#### Reading passage ####

Richard Rawlinson FRS (3 January 1690 – 6 April 1755) was an English clergyman and antiquarian collector of books and manuscripts, which he bequeathed to the Bodleian Library, Oxford.

==Life==
Richard Rawlinson was a younger son of Sir Thomas Rawlinson (1647–1708), Lord Mayor of the City of London in 1705–6, and a brother of Thomas Rawlinson (1681–1725), the bibliophile who ruined himself in the South Sea Company, at whose sale in 1734 Richard bought many of the Orientalia. He was educated at St Paul's School, at Eton College, and at St John's College, Oxford. In 1714, he was elected a Fellow of the Royal Society, where he was inducted by Newton. Rawlinson was a Jacobite and maintained a strong support for the exiled Stuart royal family throughout his life. In 1716 was ordained as a deacon and then priest in the nonjuring Church of England (see Nonjuring schism), the ceremony being performed by the non-juring Usager bishop, Jeremy Collier. Rawlinson was, in 1728, consecrated as a bishop in the nonjuring church by Bishops Gandy, Blackbourne and Doughty. On Blackbourne's death in 1741 he became the senior nonjuring bishop in London, and still maintained a congregation into the mid-1740s. He was particularly concerned with collecting the history and archives of the nonjurors, but later squabbled with his fellow bishops in continuing the succession with the consecration of Robert Gordon.

Rawlinson travelled in England and on the continent of Europe, where he passed several years, making very diverse collections of books, manuscripts, pictures and curiosities of manuscripts, coins and curiosities, his books alone forming three libraries, English, foreign and Classical.

#### Recorded data ####

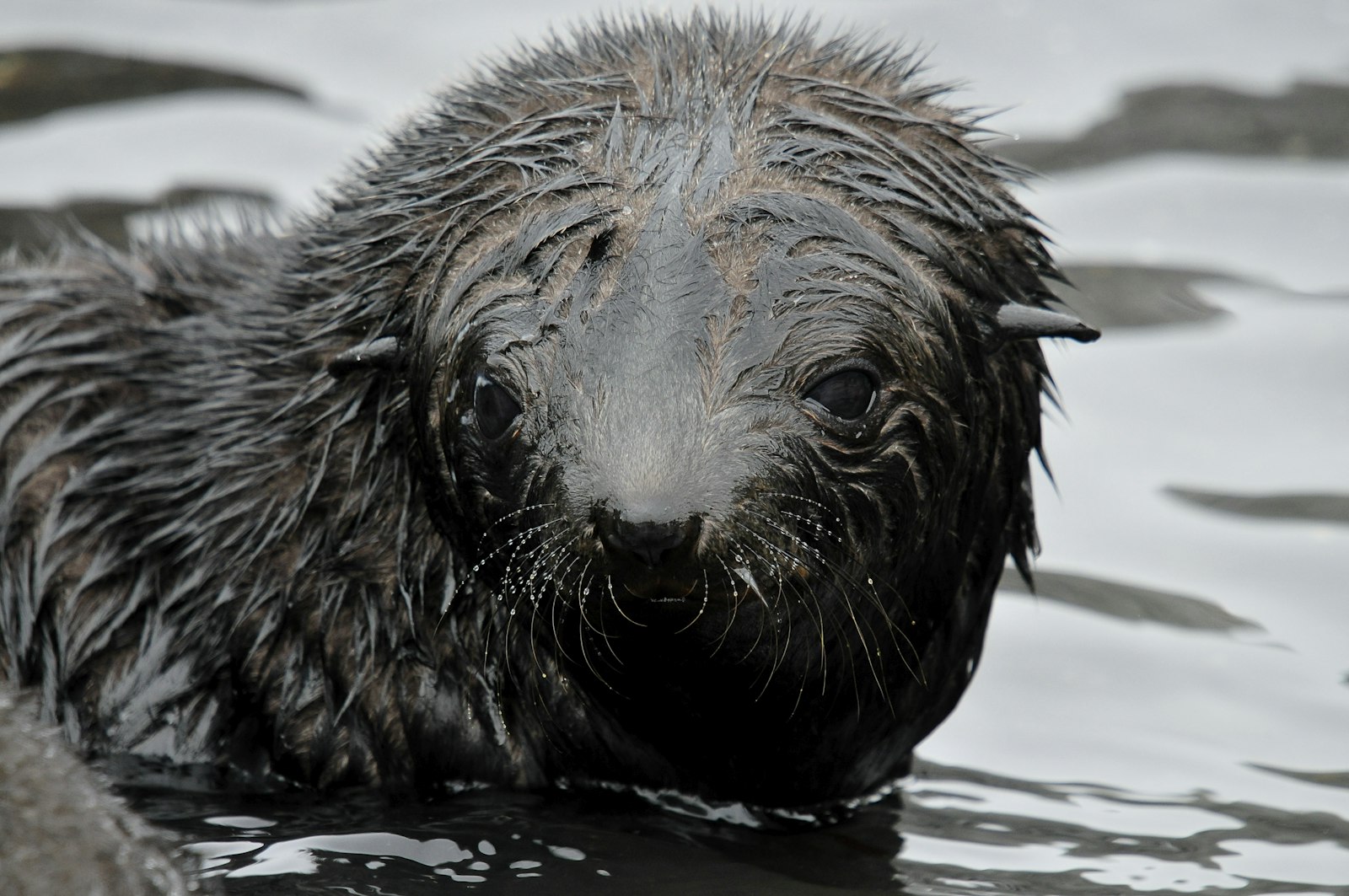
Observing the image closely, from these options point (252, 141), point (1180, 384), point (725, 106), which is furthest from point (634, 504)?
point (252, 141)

####
#### Recorded data ####

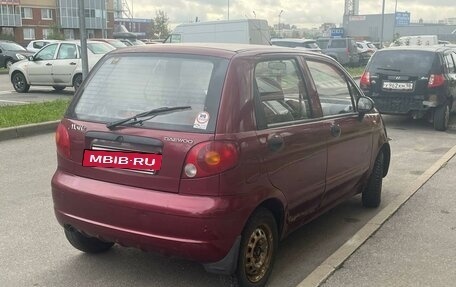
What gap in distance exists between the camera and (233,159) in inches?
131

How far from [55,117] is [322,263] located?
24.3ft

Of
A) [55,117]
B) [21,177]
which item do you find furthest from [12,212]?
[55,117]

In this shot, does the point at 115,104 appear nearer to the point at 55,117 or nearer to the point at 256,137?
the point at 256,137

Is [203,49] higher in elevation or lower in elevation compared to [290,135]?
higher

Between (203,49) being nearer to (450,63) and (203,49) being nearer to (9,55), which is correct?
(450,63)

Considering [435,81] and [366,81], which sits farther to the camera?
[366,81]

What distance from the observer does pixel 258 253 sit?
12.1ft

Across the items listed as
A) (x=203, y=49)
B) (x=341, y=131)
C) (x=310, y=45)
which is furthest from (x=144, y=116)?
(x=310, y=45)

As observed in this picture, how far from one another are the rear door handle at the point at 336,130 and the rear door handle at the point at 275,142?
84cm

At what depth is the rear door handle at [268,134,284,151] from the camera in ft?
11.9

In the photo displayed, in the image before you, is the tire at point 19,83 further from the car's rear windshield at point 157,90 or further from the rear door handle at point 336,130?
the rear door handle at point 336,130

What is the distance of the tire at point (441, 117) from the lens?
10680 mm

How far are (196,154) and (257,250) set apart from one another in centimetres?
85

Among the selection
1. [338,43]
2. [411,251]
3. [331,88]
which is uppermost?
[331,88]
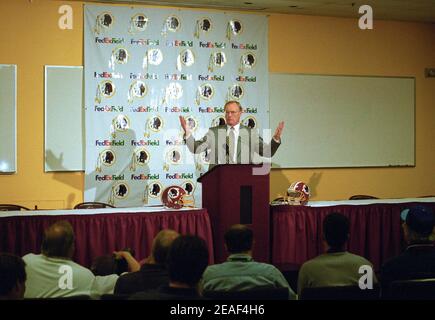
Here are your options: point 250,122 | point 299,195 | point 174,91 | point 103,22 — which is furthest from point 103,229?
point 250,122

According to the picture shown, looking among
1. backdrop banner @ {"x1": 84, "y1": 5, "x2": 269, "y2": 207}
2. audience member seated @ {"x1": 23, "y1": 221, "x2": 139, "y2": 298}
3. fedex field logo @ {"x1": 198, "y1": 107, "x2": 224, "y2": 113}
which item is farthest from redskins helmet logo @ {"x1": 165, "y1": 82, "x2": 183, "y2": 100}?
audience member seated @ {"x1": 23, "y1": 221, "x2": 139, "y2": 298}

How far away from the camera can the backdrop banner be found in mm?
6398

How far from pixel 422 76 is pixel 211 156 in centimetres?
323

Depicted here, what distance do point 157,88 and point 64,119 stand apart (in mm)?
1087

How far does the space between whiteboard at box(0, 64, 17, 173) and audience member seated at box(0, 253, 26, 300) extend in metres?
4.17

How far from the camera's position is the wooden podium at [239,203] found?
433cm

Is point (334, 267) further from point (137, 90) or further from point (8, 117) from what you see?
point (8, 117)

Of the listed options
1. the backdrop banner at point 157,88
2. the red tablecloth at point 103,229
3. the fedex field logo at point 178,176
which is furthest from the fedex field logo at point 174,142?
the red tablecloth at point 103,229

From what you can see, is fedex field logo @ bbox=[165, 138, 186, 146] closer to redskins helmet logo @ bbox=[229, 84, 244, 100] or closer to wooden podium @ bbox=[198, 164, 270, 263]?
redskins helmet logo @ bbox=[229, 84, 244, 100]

####

**What is being asked:**
Continue the biographical passage on Richard Rawlinson, starting right after its final sentence.

**Result below:**
Rawlinson was a friend of the antiquarian Thomas Hearne and, among his voluminous writings, published a Life of the antiquary Anthony Wood.

Towards the end of his life, Rawlinson quarrelled with both the Royal Society and the Society of Antiquaries. Cutting the Society of Antiquaries from his bequests, he began transferring his collections to the Bodleian. Among his collection was a copperplate known as the Bodleian Plate depicting structures in Williamsburg, Virginia. A series of almanacs in 175 volumes, ranging in date from 1607 to 1747 arrived in 1752–55. At his death, Rawlinson left to the Library 5,205 manuscripts bound in volumes that include many rare broadsides and other printed ephemera, his curiosities, and some other property that endowed a professorship of Anglo-Saxon at Oxford University. The Rawlinsonian Professor of Anglo-Saxon was first appointed in 1795. He was also a benefactor to St John's College, Oxford.

He died at Islington, London.

Richard Rawlinson is buried at St John's College, Oxford, allegedly holding the skull of Christopher Layer, an executed Jacobite.
. Rawlinson Road in North Oxford is named after him.